Gather every line of the items below that contains the string "meters", treating uppercase and lowercase as distinct.

[Dataset entries]
+ + + + +
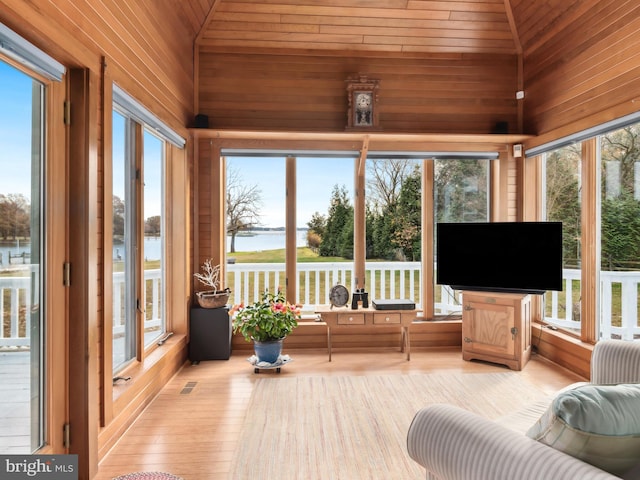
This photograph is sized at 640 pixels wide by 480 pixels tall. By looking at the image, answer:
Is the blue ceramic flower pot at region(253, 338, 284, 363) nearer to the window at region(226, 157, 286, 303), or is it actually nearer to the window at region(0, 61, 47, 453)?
the window at region(226, 157, 286, 303)

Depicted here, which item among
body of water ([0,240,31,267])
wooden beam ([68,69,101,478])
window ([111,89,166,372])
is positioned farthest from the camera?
window ([111,89,166,372])

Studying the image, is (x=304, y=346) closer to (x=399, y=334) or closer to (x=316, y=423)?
(x=399, y=334)

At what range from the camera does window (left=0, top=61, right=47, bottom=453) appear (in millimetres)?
1686

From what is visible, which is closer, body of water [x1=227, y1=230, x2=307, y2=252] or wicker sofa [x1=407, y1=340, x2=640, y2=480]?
wicker sofa [x1=407, y1=340, x2=640, y2=480]

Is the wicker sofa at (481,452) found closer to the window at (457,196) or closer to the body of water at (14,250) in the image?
the body of water at (14,250)

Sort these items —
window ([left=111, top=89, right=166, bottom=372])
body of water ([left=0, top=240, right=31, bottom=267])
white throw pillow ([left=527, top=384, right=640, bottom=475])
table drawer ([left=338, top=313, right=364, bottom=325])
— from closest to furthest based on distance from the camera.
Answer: white throw pillow ([left=527, top=384, right=640, bottom=475]) < body of water ([left=0, top=240, right=31, bottom=267]) < window ([left=111, top=89, right=166, bottom=372]) < table drawer ([left=338, top=313, right=364, bottom=325])

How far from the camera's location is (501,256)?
3.77m

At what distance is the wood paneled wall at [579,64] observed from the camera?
9.89 feet

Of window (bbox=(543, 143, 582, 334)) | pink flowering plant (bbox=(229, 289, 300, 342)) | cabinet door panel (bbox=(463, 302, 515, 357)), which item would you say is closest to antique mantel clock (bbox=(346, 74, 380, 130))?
window (bbox=(543, 143, 582, 334))

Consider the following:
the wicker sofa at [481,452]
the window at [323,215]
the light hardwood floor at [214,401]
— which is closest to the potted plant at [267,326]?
the light hardwood floor at [214,401]

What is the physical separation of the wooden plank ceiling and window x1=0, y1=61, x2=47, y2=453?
258 cm

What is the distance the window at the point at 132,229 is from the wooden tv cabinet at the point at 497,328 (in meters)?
2.93

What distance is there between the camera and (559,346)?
3771mm

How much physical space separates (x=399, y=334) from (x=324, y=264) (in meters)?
1.12
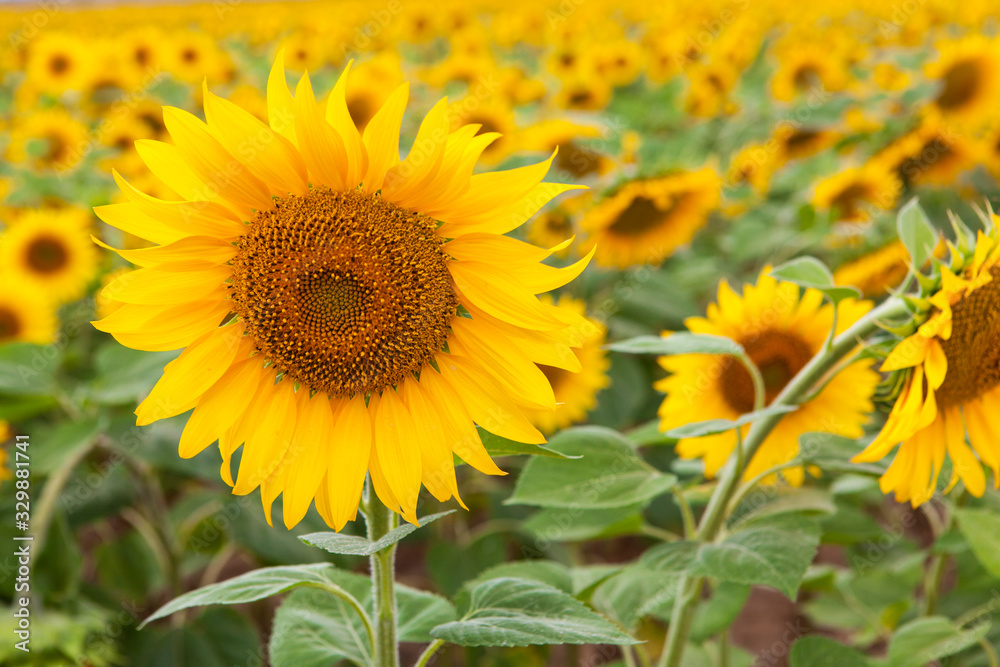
+ + + + +
## [Response]
What is the distance the window at the point at 132,229 is from the wooden tv cabinet at the point at 497,328 (in meters)?
How much physical space separates (x=399, y=334) from (x=324, y=264) (in meters)?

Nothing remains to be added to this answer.